Listing on spatial positioning
'''

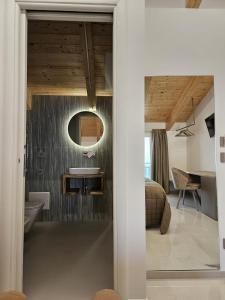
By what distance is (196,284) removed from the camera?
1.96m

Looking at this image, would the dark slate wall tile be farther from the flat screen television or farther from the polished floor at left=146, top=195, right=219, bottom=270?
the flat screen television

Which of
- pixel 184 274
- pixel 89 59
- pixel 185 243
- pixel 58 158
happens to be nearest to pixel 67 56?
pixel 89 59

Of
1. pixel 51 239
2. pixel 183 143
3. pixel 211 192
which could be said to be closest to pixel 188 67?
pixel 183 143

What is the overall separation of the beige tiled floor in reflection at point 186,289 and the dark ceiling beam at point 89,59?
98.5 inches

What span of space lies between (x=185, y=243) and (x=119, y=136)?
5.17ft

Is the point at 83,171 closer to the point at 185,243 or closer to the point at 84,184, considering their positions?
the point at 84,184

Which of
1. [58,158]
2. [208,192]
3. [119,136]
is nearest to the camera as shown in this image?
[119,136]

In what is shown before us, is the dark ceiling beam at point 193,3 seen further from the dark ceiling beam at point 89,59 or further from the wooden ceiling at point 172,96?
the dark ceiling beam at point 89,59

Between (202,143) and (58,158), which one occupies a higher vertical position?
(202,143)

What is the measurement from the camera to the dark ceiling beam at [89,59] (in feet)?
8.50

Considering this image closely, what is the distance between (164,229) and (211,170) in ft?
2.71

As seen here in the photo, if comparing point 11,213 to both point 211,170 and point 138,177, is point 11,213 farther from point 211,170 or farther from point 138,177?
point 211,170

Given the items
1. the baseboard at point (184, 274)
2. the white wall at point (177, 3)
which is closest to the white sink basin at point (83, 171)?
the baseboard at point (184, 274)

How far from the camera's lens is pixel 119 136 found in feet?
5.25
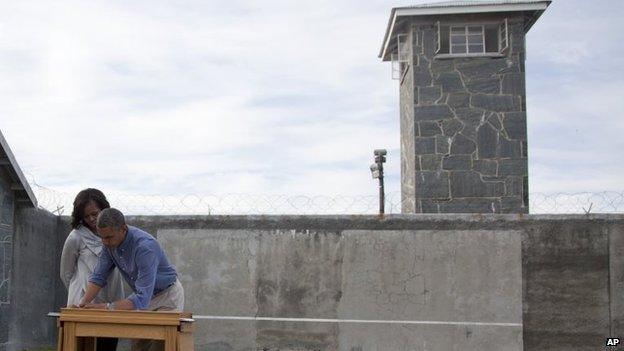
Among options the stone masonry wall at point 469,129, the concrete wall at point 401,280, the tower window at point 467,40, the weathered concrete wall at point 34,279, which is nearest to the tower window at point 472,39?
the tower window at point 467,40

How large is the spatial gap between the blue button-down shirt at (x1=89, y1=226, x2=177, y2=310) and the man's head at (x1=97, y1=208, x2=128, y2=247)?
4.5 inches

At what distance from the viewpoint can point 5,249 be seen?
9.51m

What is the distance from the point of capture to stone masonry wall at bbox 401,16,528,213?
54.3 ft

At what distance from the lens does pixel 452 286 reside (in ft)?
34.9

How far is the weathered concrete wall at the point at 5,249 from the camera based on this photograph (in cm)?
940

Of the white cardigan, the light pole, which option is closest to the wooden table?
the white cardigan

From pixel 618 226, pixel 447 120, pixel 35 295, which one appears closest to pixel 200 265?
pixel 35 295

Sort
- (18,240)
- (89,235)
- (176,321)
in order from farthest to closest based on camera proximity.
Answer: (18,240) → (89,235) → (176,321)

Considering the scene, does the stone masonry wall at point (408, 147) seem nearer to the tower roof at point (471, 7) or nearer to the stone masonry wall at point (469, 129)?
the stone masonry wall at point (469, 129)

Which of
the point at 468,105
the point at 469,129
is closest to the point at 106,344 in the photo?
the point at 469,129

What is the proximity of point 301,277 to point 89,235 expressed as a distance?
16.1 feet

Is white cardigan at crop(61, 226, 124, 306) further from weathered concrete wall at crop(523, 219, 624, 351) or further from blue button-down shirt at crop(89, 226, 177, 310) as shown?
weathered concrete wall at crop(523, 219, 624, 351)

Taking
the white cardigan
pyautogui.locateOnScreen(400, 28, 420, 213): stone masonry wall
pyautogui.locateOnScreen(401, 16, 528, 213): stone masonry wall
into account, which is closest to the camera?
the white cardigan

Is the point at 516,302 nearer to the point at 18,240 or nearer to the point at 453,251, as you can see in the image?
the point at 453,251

'''

## The task:
Copy the listing verbatim, starting at the line that contains "How far is the" and continuing through the end of the listing, with both ends included.

## Full answer:
How far is the weathered concrete wall at the point at 5,249 from the camera based on this photograph (in cm)?
940

Of the white cardigan, the light pole, which option is closest to the wooden table?
the white cardigan

From pixel 618 226, pixel 447 120, pixel 35 295, which one appears closest to pixel 200 265?
pixel 35 295

Sort
- (18,240)
- (89,235)
- (176,321)
in order from farthest to closest based on camera proximity.
Answer: (18,240) → (89,235) → (176,321)

Considering the scene, does the stone masonry wall at point (408, 147) seem nearer to the tower roof at point (471, 7) or nearer to the stone masonry wall at point (469, 129)?
the stone masonry wall at point (469, 129)

Which of
the point at 468,105
the point at 469,129
is closest to the point at 106,344 in the photo?
the point at 469,129

What is the proximity of point 301,277 to point 89,235 expressed as a distance?
16.1 feet

Is white cardigan at crop(61, 226, 124, 306) further from weathered concrete wall at crop(523, 219, 624, 351) or further from blue button-down shirt at crop(89, 226, 177, 310) as shown?
weathered concrete wall at crop(523, 219, 624, 351)

Taking
the white cardigan
pyautogui.locateOnScreen(400, 28, 420, 213): stone masonry wall
pyautogui.locateOnScreen(401, 16, 528, 213): stone masonry wall
into account, which is closest to the camera?
the white cardigan

Is the point at 516,302 nearer to the point at 18,240 or nearer to the point at 453,251, as you can see in the image?
the point at 453,251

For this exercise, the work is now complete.